Cheers Tim. I did a series of time lapse shots over the M25, that's just one of them (albeit not the best one). Down in London I'm a bit too far south to do the northern lights. I used to live a short distance from you (Montrose) but I wasn't into photography professionally then so I never photographed them. It's on my 'to do' list.

I'll dig some more time lapse car road shots out and post them if you're interested.


----------



## tall_tim (Jul 29, 2009)

Filterlab said:


> tall_tim said:
> 
> 
> > I love car light trails. Some great work there. Have you ever done a north star time lapse shot? I've tried a few times but never been able to master it.
> ...


Definitely - go for it.

We get some great northern light nights up here, we're out in the country, so have very little light pollution too. I have taken a few shots of them but don't think my camera or skills are up to it yet!


----------



## Filterlab (Nov 13, 2008)

It's not all that hard, and if I'm honest it's more down to the camera than the photographer. As long as your camera has a decent sized lens with a decent aperture range, a decent ISO range and a decent shutter speed control, most photographic effects are possible. The key is to marrying up all the settings to the desired effect and always try to obey the law of thirds (if the subject allows it).

A couple of time lapse shots, not my best work by a long chalk, but if you like 'em, you like 'em!


----------



## tall_tim (Jul 29, 2009)

The first one would be my favorite - how it is a mirror image on the vertical, just the colour of lights giving it away.


----------



## Filterlab (Nov 13, 2008)

Thanks for you kind words Tim.
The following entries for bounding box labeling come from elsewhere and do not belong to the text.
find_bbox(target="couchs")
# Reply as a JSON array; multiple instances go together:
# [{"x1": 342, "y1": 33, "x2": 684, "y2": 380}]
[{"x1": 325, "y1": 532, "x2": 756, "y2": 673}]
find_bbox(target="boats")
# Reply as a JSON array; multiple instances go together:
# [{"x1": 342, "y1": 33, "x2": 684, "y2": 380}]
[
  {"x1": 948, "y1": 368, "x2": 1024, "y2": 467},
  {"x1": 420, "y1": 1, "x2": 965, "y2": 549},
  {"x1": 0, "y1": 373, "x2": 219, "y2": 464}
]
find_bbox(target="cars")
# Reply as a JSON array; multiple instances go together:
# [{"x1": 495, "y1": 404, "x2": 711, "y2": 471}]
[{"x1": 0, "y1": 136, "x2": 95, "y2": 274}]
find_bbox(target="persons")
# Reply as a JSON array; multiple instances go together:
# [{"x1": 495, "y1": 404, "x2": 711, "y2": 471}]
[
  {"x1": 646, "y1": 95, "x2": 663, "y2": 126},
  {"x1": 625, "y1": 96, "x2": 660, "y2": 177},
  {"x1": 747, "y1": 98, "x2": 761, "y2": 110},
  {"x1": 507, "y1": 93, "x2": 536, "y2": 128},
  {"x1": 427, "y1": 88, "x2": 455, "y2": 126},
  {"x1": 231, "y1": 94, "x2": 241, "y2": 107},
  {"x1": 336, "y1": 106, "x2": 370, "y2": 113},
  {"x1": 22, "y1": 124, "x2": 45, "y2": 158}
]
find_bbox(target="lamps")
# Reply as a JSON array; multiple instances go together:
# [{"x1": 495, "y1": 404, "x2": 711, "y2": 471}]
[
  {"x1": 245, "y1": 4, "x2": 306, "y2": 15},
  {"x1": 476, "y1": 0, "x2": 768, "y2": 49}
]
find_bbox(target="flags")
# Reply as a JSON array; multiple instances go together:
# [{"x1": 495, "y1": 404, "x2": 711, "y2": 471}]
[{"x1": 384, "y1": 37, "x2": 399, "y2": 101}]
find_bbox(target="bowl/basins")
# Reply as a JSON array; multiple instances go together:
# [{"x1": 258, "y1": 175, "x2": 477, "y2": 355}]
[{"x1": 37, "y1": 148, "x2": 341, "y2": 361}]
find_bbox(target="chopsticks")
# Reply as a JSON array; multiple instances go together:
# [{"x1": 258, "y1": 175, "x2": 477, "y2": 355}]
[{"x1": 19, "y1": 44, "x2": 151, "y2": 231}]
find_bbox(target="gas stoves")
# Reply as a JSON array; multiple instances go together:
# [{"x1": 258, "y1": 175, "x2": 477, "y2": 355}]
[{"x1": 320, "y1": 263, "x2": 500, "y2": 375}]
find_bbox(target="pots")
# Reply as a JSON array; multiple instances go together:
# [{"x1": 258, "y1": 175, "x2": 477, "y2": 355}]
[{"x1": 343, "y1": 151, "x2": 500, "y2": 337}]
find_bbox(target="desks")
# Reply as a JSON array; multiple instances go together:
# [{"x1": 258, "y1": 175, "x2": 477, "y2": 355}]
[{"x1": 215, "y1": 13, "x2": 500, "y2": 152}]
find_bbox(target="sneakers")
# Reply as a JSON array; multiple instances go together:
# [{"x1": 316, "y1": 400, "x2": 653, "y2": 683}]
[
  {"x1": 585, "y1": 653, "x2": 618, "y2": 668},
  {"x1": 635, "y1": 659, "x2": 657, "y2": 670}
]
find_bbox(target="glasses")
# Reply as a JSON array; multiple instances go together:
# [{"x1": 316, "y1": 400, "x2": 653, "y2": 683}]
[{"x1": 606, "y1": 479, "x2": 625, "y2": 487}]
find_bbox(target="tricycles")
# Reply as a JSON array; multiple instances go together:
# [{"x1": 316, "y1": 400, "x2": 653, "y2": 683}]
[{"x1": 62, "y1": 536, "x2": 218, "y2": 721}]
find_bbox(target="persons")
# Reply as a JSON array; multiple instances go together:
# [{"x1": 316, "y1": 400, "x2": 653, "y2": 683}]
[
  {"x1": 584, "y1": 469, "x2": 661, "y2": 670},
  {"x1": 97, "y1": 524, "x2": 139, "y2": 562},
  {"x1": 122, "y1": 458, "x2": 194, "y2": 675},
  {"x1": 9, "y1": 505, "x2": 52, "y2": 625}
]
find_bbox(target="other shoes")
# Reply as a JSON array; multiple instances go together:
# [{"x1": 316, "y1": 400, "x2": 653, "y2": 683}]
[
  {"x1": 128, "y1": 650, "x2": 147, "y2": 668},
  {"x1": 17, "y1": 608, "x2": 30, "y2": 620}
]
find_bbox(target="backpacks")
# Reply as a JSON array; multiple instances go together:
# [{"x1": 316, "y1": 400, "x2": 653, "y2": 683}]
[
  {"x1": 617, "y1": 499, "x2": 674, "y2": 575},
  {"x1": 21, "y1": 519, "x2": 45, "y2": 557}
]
It always means a lot to hear comments about my photos, good or bad.

I really must get my camera serviced or replaced and get out and do some more photography.


----------



## Filterlab (Nov 13, 2008)

Uh oh, now I'm on a roll.

After I watched Sin City, I thought I'd try a few shots in the style of Frank Miller / Robert Rodriguez albeit without resorting to editing software. The results weren't quite as I'd anticipated, but interesting nonetheless. Best thing about stylised photography is that you can blame technical errors on the 'style'.


----------



## MIKE (Feb 23, 2003)

I'm liking these night shots  not so sure on the B+W and m-way ones but the rest are great.

Something else to have go at 

Mike


----------



## PhilM (Nov 5, 2004)

What wonderful photo's, the ones taken on the thames are my favorite


----------



## paulh123 (Nov 6, 2009)

Very very good indeed.


----------



## josep (Dec 23, 2008)

Good shots - I especially like the Tower Bridge ones. :cool2:


----------



## thunderbolt (May 19, 2007)

Great shots Rob, especially the Tower Bridge ones. :notworthy: :notworthy: :notworthy:

I love this one. Stunning.


----------



## Matt B (Nov 10, 2009)

love the Tower bridge one too - all great shots though


----------



## Zephod (Nov 15, 2006)

Some great shots there curious to know if you were using s filter to get the starburst effects on the street lights


----------



## muhrmel (Oct 20, 2009)

Rob, really great shots - especially the first two ones.


----------



## tall_tim (Jul 29, 2009)

Saw this shot this morning on BBC website - amazing!


----------